Source: Rosstat, 2017
Until recently, unemployed men often applied for private or corporate security jobs, adding 731,000 (a 1.5 increase) to the overall number of security guards in the country between 2001 and 2017. However, according to Tikhonova, there are hardly any more jobs available in this sector. Now more Russian men are seeking higher education – and the workplace bonuses that come with it – regardless of their choice of occupation.
But women may need a university degree even more than men in order to find and keep a job. With a growing number of female job seekers competing for fewer available jobs, women face higher risks of unemployment. Moreover, women employed in 'typically female' jobs tend to report lower job satisfaction, often due to high competition, and many are concerned that if they lose their current employment, finding a new job would be hard or impossible. In addition to this, women are usually paid less than men (according to RLMS-HSE, 24,000 rubles on average, compared to 35,700 paid to men),
Women are also more likely to be employed in the informal economy with limited social guarantees.

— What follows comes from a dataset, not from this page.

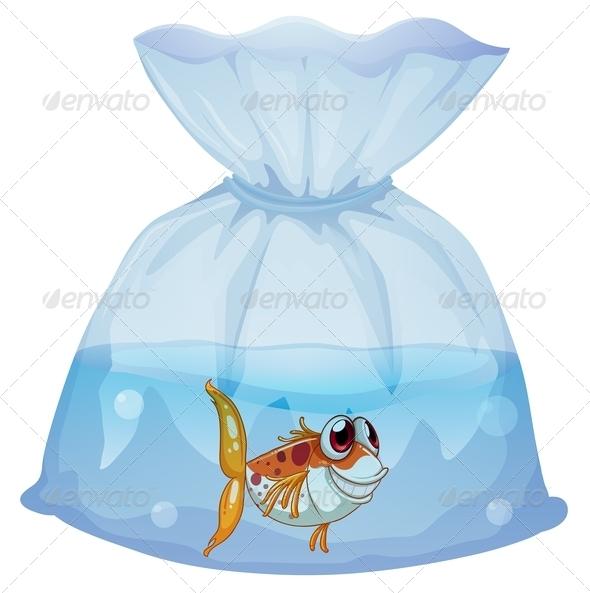Fish inside plastic bag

Almost one-fourth of Russian women with university degrees are unemployed, a 1.8-fold increase over 10 years.
Yet another problem, unrelated to gender, is that many university graduates in Russia are forced to take up jobs which have nothing to do with their degree. 'More than 30% of recent graduates across academic majors take up blue-collar jobs unrelated to their training', according to Tikhonova who describes it as falling into a qualification gap.
Unfortunately, the mismatch between skills acquired in university and those in demand in the labour market is a massive challenge in Russia. According to BCG estimates, some 34 million Russians, or nearly half of the country's economically active population, are now facing this problem, while RLMS-HSE data indicates that more than 50% of the country's current workforce may be affected by the qualification gap which continues to grow.
The government needs to be aware of skills mismatch in the labour market in order to build an effective policy response.
Academic researchers could also use the global data instead of only examining the situation in certain sectors. Indeed, academic research into trends in occupational structure and its changes over time is very limited and was published before the crises of 2008-2009 and 2014-2016. Currently, evidence-based insight on the problem causes and scope is still lacking, while the labour market continues to change at a high pace. With new technology displacing old occupations and bringing new ones to life (with 200 new occupations estimated to appear in the next decade), futurologists predict massive unemployment, but no one seems to have a clue what can be done about it.